The Public Accounts Committee (PAC) criticised "disappointing" progress on confiscation orders today, before adjourning a meeting early after a Home Office representative did not appear ready to discuss previously agreed points.

The PAC took evidence from Mark Sedwill, permanent secretary at the Home Office, Mick Creedon, chief constable of Derbyshire Police and national lead officer for Serious and Organised Crime, and Alison Saunders, director of public prosecutions at the Crown Prosecution Service, on a recent report by the National Audit Office (NAO) on confiscation orders.

Last month, the NAO issued a progress review on confiscation orders, examining six recommendations the PAC had identified in a 2013 report and concluding that just one of the PAC's suggestions – that sanctions for non-payment should be strengthen – had been fully addressed.

Sedwill argued that the progress made on the orders had not been properly reflected in the NAO report and contested that he no longer viewed some of the previously agreed recommendations as needing to be carried out in full.

Calling the hearing a "farce", Meg Hillier, chair of the PAC, brought the meeting to a halt after roughly 40 minutes, telling Sedwill it was unacceptable "to agree [the recommendations] and then come back with [a] confused message".
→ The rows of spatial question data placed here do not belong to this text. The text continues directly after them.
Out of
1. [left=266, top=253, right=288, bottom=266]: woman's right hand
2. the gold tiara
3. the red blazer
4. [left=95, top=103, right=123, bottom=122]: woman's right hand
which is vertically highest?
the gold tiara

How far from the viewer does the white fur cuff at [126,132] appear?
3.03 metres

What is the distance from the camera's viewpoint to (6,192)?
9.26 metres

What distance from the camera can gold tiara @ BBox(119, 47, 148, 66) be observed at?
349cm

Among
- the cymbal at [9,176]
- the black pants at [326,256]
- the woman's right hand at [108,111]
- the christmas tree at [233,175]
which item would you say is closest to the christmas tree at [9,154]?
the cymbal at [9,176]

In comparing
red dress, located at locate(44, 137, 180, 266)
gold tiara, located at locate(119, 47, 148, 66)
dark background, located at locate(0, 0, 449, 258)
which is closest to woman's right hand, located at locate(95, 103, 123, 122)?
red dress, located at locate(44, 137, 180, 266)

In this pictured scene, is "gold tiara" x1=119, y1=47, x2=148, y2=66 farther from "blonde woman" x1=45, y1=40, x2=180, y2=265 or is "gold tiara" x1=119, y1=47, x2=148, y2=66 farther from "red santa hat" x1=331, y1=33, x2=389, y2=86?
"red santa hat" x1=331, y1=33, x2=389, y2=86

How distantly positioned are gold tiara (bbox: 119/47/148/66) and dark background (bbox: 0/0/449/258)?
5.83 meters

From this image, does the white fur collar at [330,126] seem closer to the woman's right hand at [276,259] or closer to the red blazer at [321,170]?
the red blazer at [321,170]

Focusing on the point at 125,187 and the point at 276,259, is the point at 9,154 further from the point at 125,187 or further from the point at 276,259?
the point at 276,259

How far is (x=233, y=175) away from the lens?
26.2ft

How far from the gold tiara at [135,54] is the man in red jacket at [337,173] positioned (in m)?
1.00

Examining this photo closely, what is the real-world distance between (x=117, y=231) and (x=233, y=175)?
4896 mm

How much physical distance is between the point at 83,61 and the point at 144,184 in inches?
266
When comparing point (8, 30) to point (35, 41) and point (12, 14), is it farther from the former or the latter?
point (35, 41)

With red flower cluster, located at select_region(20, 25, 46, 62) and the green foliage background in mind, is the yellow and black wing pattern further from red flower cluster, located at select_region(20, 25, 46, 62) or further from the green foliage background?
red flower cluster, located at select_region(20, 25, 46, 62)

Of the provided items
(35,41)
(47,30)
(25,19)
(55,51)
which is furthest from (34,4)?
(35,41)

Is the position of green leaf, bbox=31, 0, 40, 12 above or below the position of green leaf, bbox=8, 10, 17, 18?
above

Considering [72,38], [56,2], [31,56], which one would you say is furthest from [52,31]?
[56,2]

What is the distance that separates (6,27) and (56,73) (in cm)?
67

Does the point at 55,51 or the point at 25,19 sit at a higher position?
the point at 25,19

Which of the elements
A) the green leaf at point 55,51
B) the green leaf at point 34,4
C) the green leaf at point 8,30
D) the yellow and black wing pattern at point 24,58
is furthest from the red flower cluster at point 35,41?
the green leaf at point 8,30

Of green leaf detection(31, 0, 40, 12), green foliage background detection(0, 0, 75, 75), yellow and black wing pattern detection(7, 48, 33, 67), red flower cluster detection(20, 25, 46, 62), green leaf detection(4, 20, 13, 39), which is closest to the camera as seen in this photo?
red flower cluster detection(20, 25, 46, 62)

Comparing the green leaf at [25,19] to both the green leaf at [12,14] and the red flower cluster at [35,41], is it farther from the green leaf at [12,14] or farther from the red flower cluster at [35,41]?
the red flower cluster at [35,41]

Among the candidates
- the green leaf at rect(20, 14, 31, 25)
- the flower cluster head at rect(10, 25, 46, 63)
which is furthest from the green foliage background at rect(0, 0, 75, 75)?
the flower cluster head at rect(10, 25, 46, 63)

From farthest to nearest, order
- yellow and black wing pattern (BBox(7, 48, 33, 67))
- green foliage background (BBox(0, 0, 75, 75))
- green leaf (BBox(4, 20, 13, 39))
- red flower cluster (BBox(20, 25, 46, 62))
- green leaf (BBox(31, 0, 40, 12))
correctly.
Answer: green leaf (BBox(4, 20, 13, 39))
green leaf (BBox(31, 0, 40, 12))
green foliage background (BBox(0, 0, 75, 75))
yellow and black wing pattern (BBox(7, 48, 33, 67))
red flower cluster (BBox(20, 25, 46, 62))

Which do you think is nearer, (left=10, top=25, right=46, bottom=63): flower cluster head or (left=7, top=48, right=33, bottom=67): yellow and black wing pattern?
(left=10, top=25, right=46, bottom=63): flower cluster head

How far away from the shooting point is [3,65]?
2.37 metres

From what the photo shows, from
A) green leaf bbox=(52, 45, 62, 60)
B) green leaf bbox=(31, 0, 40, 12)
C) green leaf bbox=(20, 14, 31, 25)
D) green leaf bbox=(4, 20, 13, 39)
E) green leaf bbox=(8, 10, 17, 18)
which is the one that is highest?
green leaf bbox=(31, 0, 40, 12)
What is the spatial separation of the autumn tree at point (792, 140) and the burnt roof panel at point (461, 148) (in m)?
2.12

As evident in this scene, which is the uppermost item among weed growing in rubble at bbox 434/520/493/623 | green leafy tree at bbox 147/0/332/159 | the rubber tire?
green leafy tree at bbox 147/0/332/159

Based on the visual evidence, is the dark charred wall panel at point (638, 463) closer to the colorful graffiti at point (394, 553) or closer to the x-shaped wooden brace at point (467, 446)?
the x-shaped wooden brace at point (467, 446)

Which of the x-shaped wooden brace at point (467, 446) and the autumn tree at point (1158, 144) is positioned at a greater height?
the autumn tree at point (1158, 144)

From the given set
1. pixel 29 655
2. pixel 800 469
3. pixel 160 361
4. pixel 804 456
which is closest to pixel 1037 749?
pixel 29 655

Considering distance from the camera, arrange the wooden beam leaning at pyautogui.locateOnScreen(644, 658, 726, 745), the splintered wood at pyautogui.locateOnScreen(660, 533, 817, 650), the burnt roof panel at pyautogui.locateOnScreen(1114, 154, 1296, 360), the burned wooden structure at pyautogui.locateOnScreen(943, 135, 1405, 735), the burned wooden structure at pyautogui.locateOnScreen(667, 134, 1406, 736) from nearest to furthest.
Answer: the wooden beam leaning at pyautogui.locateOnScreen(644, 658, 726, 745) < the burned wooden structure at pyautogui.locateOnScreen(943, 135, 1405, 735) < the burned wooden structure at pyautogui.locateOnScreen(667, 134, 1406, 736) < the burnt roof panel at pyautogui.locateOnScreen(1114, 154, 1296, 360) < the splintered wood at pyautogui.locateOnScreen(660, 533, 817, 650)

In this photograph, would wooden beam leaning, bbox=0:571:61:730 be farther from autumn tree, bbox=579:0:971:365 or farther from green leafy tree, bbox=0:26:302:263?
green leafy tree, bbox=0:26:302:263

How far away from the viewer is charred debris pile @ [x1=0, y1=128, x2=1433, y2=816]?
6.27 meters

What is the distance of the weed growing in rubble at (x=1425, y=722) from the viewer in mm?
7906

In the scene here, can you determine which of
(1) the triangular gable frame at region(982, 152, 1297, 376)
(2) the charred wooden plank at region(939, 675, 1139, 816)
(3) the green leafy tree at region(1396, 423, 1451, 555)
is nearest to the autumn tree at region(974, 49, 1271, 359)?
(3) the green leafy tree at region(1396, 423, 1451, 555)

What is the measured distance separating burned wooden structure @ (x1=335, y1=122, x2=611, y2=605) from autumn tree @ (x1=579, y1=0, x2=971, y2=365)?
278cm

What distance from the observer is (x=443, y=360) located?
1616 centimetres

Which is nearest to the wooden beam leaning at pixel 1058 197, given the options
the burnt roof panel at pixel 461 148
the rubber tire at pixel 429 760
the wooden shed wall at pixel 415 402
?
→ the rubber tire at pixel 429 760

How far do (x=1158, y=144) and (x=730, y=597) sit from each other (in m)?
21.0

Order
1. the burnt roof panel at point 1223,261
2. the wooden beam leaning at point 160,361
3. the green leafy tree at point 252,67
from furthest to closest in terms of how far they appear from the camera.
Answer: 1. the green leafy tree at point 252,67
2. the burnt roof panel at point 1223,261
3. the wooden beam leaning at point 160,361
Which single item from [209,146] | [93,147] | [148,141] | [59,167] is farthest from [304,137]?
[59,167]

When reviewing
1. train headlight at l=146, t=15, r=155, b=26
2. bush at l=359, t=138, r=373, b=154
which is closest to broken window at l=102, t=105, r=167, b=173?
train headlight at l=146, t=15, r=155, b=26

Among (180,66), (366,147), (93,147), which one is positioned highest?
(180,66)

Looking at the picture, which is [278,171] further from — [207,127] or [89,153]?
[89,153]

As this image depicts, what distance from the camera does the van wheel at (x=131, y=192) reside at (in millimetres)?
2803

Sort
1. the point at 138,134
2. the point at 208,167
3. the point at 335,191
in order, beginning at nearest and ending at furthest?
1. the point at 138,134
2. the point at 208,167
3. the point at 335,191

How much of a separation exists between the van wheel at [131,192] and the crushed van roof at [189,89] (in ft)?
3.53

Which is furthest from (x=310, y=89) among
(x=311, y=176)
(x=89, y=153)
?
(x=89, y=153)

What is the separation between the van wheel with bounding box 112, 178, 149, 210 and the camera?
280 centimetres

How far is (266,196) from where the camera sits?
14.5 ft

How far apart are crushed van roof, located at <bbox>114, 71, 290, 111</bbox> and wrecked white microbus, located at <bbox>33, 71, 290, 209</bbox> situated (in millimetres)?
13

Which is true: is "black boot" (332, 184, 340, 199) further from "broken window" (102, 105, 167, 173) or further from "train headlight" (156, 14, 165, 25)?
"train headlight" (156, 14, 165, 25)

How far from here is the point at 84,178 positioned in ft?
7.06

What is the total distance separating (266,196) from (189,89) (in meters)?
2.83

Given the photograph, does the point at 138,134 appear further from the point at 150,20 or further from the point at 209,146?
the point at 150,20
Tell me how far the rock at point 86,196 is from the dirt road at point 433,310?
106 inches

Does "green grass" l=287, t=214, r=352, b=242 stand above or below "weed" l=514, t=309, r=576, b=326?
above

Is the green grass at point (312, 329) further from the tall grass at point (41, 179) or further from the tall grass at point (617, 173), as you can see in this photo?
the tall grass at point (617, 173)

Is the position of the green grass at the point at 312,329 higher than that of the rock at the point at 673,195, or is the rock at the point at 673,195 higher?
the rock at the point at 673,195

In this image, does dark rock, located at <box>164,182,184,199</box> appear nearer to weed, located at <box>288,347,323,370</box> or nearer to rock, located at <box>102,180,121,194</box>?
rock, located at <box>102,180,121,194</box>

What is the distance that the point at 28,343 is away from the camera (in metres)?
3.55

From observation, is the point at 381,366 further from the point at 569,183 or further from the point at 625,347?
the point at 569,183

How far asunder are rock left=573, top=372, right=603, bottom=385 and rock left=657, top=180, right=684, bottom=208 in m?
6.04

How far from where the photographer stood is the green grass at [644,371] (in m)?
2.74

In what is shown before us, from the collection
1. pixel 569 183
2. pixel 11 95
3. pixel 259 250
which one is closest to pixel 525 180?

Adding that an adjournment was something she "never wanted to do in this Committee", Hillier remarked: "This is a hugely important issue. This is getting criminal assets back to the taxpayer."

Sedwill has been asked to write to PAC clearly laying out the points in the NAO report he contends by the end of the week, so that the meeting can be recalled within the next 10 days.

Confiscation orders are designed to deprive convicted criminals of the proceeds of their crimes. The NAO report found that, since 2014, criminal justice agencies had increased the amount they had collected under confiscation orders by 16 per cent but the number of orders imposed had dropped by seven per cent.

Last month, former UBS and Citigroup trader Tom Hayes, who was convicted of offences related to Libor-rigging last year, was hit with a confiscation order for £878,806.